Search code examples
pythonrnumerical-integration

The functions "integrate.quad" in python and "integral",'integrate' in R give erroneous results


I need to evaluate several integrals, and I am using the normal(0,1) density to test out.

In python

import scipy.integrate as integrate
import scipy.stats
import numpy as np

def integrand(x):
    return scipy.stats.norm(0, 1).pdf(x)

print integrate.quad(integrand, -float('inf'), 0)
print integrate.quad(integrand,-np.inf,100)

(0.4999999999999999, 5.089095674629994e-09)

(0.0, 0.0)

I was very puzzled by the fact that the computer calculated the integral correctly for the range (-inf,0), but completely missed (-inf,100) (which should be close to 1). Therefore, I tried the following in R

integrate(dnorm,-Inf,0)

0.5 with absolute error < 4.7e-05

integrate(dnorm,-Inf,100,abs.tol=0L)

0 with absolute error < 0

library(pracma)
integral(dnorm,-Inf,0)

[1] 0.5

integral(dnorm,-Inf,100,abstol=0)

[1] 0

What on earth is going on?
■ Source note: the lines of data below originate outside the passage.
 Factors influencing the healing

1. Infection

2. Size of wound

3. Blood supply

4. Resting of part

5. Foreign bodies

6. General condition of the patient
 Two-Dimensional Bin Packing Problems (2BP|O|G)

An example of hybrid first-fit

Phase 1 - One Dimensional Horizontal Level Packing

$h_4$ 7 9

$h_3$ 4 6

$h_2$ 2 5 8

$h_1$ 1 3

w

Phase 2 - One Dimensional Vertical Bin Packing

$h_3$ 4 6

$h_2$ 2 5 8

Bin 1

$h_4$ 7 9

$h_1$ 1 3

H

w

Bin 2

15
What adaptive method should I use?


Solution

  • Looking up the QAGI and QAGS algorithms, it appears that the following is happening:

    1. The domain xϵ(-inf,b] is being mapped from t by the transformation x=b-(1-t)/t so that the integral can be evaluated over tϵ(0,1]. See the specs here.

    2. The adaptive quadrature algorithm is being used to evaluate the integral. Passing limit=1 into your scipy code produces the message "The maximum number of subdivisions (1) has been achieved." Passing limit=2 does not produce this message. This suggests that in Step 4 of the algorithm, the estimate of the integral, Q, and the estimate of the error, ε, are equal.
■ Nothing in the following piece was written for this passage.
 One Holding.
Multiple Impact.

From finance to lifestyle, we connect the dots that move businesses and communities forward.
    3. This presumably happens because the there are no significant points used in the estimate. Using 21 evenly spaced points in the interval for tϵ(0,1] yields x-values that range from 80-100 (approximately). All of these values are very close to 0. The values used in the algorithm are not evenly spaced per this page, but presumably a similar result is achieved.

    So, in summary, the mapping from (-inf,100] to (0,1] is skewing the values sampled in the estimate for the integral toward the end-point of x=100. Since the normal distribution pdf is effectively zero here, the algorithm doesn't know that it's missing the area near x=0 where the distribution is non-zero, so it never sub-divides to improve accuracy.

    Also, scipy and R use the same algorithm, so it makes sense that they produce the same results.

    If you integrate from -100 to 100, the midpoint 0 will be an evaluation point, which allows the algorithm to function as intended. But, the if you integrate from -1000 to 100, the algorithm misses any significant points again and you end up with an integral of 0.